## WORK REQUEST 1
Please list the tips for getting more out of static code analysis that the static analysis text sums up near its end.
## WORK REQUEST 2
In the static analysis text, what number of days is given as an example value for the "check files modified in the last N days" option?
## WORK REQUEST 3
According to the static analysis text, why is setting the "check files modified in the last N days" option to 10 days not recommended? Answer in one to three sentences.

--- EXERCISE TEXT Enclosed Below ---

Here we should remind you of the table demonstrating the dependency of the cost of bug fixes on the time they were added into the code and detected. You should understand that running static analysis only "before a release" automatically increases the cost of bug fixes.
Thus, you cannot truly evaluate efficiency of static analysis by simply running it on the last year's code base release and the current one and comparing the results.
During the time we have been working in the field of static code analysis, we have worked out several practices to obtain the maximum benefit from using static analysis tools. Although I will specify how these mechanisms are supported in PVS-Studio, the tips can be used with any other static analysis tool.
Any static code analyzer generates false positives. This is the nature of the tool and it can't be helped. Of course, everybody tries to reduce the number of false positives, but you can't make it zero. In order not to get the same false positives again and again, a good tool provides you with a mechanism to suppress them. You can simply mark a message with "false positive" and thus tell the analyzer not to generate it at the next check. In PVS-Studio, it is the "Mark As False Alarm" function responsible for this. See the documentation section Suppression of false alarms for details.
Despite being very simple, this recommendation may help you to save much time. Moreover, you will stay more focused when you have fewer messages to examine.
The effective way of handling incremental analysis is to integrate it into IDE for the tool to be able to be launched automatically when compiling freshly modified files. Ideally, incremental analysis should be run by all the developers currently working on the code base on their computers. In this case, many bugs will be detected and fixed before the code gets into the version control system. This practice greatly reduces the "cost of bug fixes". PVS-Studio supports the incremental analysis mode.
If you for some reason cannot install the analyzer on all the developers' computers, you may check the code once in several days. In order not to get a pile of messages referring to old files, static analysis tools provide the option "check files modified in the last N days". You can set it to 3 days, for example. Although from the technical viewpoint nothing prevents you from setting this parameter to any number (say, 7 or 10 days), we don't recommend you to do that. When you check the code just once in 10 days, you repeat the "occasional use of the tool" mistake. You see, if a bug is added today, found by testers tomorrow, described in the bug-tracker the day after tomorrow, and fixed in 5 days, running analysis once in 10 days will be useless.
But the capability of checking the code once in two or three days may appear very useful. PVS-Studio supports this option - see the settings command "Check only Files Modified In".
Regardless of whether or not you use incremental analysis on every developer's computer, a very useful practice is to perform a complete run of the analyzer on the whole code base every night. A highly important capability of the tool is therefore the capability of command line launch, which is of course supported in PVS-Studio.
Let's once again enumerate the tips on how to enhance efficiency of static code analysis:
- Mark false positives to get fewer messages to study the next time.
- Use incremental analysis (automated check of freshly recompiled files).
- Check files modified in the last several days.
- Set the static analyzer to run every night on the build server.
If you follow all the four recommendations, you'll get the highest payback from investing into static analysis tools. Of course, it sometimes cannot be achieved due to various reasons, but you should certainly strive for it.

--- End of Enclosed EXERCISE TEXT ---
--- LISTED RECORDS Enclosed Below ---

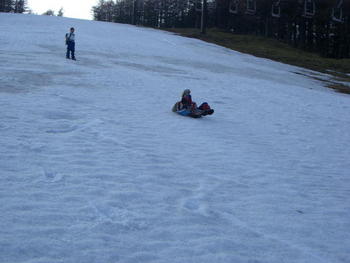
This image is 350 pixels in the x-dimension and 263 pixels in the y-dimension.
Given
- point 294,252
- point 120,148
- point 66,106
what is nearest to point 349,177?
point 294,252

--- End of Enclosed LISTED RECORDS ---

## TASK SOLUTION 1
- Mark false positives to get fewer messages to study the next time.
- Use incremental analysis (automated check of freshly recompiled files).
- Check files modified in the last several days.
- Set the static analyzer to run every night on the build server.

## TASK SOLUTION 2
3 days.

## TASK SOLUTION 3
Checking the code only once in 10 days repeats the mistake of using the tool occasionally. If a bug is added today, found by testers tomorrow, described in the bug-tracker the day after, and fixed in 5 days, a run once in 10 days is useless.